### Given request A
Arrange the lines of the listing as a numbered list, starting at the line that contains "How far away" and stopping after the last line of the listing. Leave out blank lines and the pictures.

### Text segment
** start **

# Our Might Always: The 355th Fighter Group in World War II due out Feb 28



## bobbysocks (Feb 25, 2014)

i was looking through stuff on amazon and this popped up. i am assuming this is drgondog's newest.....good luck on the release Bill.

Our Might Always: The 355th Fighter Group in World War II: James William Marshall: 9780764343803: Amazon.com: Books

by James William Marshall(Author) 
Our Might Always: The 355th Fighter Group in World War II is an exhaustive history in day-by-day combat diary format with over 800 rare images of the 355th including fifty color profiles of P-47s and P-51s. The 355th was third in combined German aircraft destroyed during World War II, first in ground credits, and fifth in air-to-air victory credits within the 8th Air Force. The book is extensively researched with respect to Luftwaffe units engaged, the data tables are extremely detailed and extensive for aircraft, pilots, victory credits, pilot rosters, losses, aces scores and unit awards.


----------



## Crimea_River (Feb 25, 2014)

Yep. I think he posted the announcement. Looks like a good one.


----------



## drgondog (Apr 3, 2014)

Thank you -

I noted that Amazon price was $20 LESS than Schiffer


----------



## vikingBerserker (Apr 3, 2014)

It looks fricken awesome!


----------

** end **

### Given request B
List the usernames of everyone who posted in the thread about the 355th Fighter Group book.

### Dataset extract
** start **

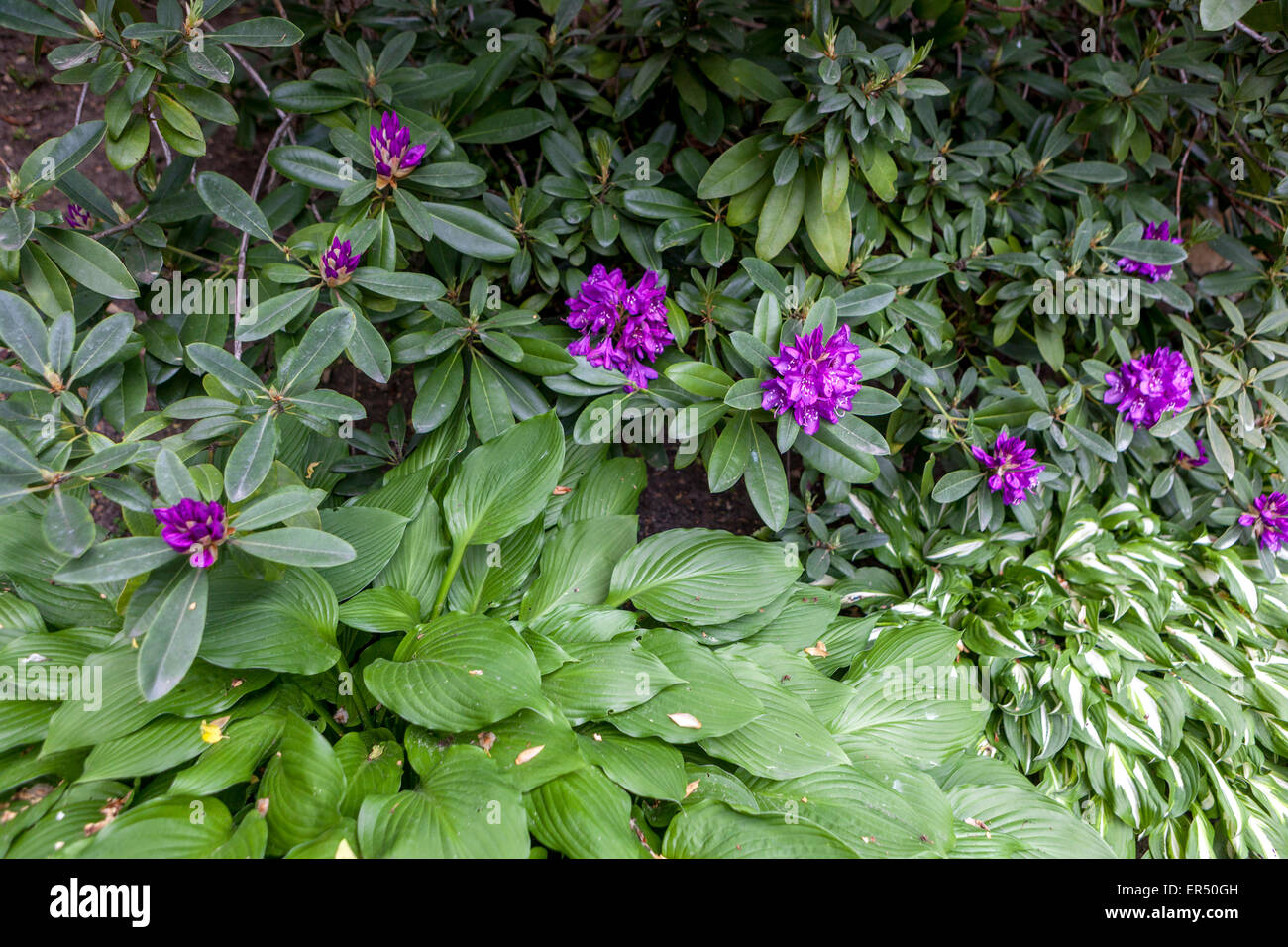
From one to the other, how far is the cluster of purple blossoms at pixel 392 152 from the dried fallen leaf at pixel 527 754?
3.77ft

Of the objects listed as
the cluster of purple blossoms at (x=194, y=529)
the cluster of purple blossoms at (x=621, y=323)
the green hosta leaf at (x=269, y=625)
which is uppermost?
the cluster of purple blossoms at (x=621, y=323)

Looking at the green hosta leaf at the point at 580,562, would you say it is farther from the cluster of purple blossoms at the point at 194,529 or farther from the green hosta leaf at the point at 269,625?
the cluster of purple blossoms at the point at 194,529

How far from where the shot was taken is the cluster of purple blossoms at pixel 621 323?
1675 mm

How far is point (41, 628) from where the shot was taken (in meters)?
1.50

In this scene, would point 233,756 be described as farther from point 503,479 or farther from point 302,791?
point 503,479

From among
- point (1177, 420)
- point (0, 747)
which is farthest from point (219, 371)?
point (1177, 420)

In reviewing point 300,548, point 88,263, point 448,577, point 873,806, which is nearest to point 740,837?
point 873,806

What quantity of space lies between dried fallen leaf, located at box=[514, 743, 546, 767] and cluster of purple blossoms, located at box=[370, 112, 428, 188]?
1.15 metres

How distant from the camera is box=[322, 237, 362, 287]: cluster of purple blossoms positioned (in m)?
1.44

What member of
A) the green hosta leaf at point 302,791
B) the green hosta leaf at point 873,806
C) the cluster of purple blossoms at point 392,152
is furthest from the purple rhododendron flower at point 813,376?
the green hosta leaf at point 302,791

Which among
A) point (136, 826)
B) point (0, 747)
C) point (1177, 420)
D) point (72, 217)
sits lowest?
point (136, 826)

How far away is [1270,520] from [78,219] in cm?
299

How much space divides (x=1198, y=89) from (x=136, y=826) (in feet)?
9.06
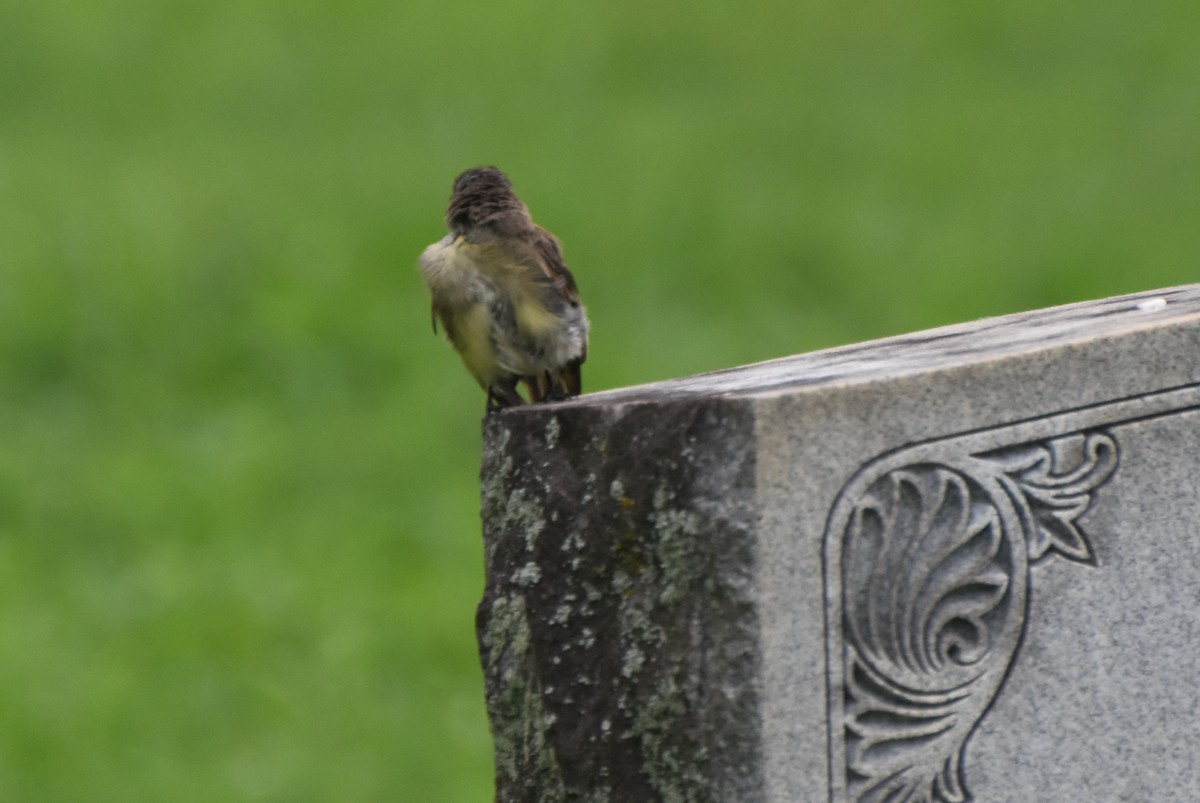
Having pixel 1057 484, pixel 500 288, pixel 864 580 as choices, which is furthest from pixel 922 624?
pixel 500 288

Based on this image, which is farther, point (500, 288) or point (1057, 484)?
point (500, 288)

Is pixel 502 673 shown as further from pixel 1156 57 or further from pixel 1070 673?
pixel 1156 57

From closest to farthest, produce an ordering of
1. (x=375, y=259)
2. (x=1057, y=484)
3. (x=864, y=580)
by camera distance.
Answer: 1. (x=864, y=580)
2. (x=1057, y=484)
3. (x=375, y=259)

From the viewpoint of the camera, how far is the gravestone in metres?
2.74

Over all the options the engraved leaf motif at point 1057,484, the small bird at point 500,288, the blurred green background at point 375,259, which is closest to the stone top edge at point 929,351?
the engraved leaf motif at point 1057,484

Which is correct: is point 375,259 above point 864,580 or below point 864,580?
above

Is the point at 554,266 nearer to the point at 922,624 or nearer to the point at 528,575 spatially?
the point at 528,575

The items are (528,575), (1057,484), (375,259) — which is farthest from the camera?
(375,259)

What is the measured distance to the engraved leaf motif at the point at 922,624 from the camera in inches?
110

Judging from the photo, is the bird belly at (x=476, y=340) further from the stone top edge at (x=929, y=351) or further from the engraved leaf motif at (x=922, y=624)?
the engraved leaf motif at (x=922, y=624)

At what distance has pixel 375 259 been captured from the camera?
990 centimetres

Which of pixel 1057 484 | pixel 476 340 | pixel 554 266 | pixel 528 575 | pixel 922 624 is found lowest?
pixel 922 624

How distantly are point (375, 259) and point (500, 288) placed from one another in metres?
6.39

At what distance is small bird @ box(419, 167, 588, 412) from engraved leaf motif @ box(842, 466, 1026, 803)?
105 centimetres
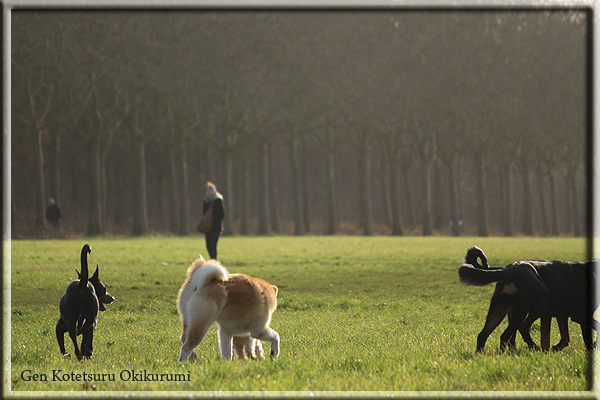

** end **

### Complete output A
1. How far away is [1270,520] from [78,219] in cm?
2. 299
3. How much space divides (x=1198, y=89) from (x=136, y=826) (in feet)?
4. 9.06
5. Having pixel 1057 484, pixel 500 288, pixel 864 580 as choices, which is furthest from pixel 922 624?
6. pixel 500 288
7. Based on this image, which is farther, point (500, 288) or point (1057, 484)?
8. point (500, 288)
9. Is pixel 502 673 shown as further from pixel 1156 57 or further from pixel 1070 673?
10. pixel 1156 57
11. From closest to farthest, produce an ordering of
12. 1. (x=375, y=259)
13. 2. (x=1057, y=484)
14. 3. (x=864, y=580)
15. by camera distance.
16. Answer: 1. (x=864, y=580)
17. 2. (x=1057, y=484)
18. 3. (x=375, y=259)
19. From the viewpoint of the camera, how far is the gravestone in metres?
20. 2.74
21. Over all the options the engraved leaf motif at point 1057,484, the small bird at point 500,288, the blurred green background at point 375,259, which is closest to the stone top edge at point 929,351?
22. the engraved leaf motif at point 1057,484
23. Which is correct: is point 375,259 above point 864,580 or below point 864,580?
24. above
25. Is the point at 554,266 nearer to the point at 922,624 or nearer to the point at 528,575 spatially?
26. the point at 528,575
27. The items are (528,575), (1057,484), (375,259) — which is farthest from the camera?
28. (375,259)
29. What is the measured distance to the engraved leaf motif at the point at 922,624 from the camera in inches?
30. 110
31. Judging from the photo, is the bird belly at (x=476, y=340) further from the stone top edge at (x=929, y=351) or further from the engraved leaf motif at (x=922, y=624)?
32. the engraved leaf motif at (x=922, y=624)
33. At what distance has pixel 375 259 been captured from the camera?
34. 990 centimetres
35. Which of pixel 1057 484 | pixel 476 340 | pixel 554 266 | pixel 528 575 | pixel 922 624 is found lowest?
36. pixel 922 624
37. How distantly are point (375, 259) and point (500, 288) placed from one another in metres?
38. 6.39
39. At what distance is small bird @ box(419, 167, 588, 412) from engraved leaf motif @ box(842, 466, 1026, 803)?
40. 105 centimetres

### Complete output B
bobbysocks
Crimea_River
drgondog
vikingBerserker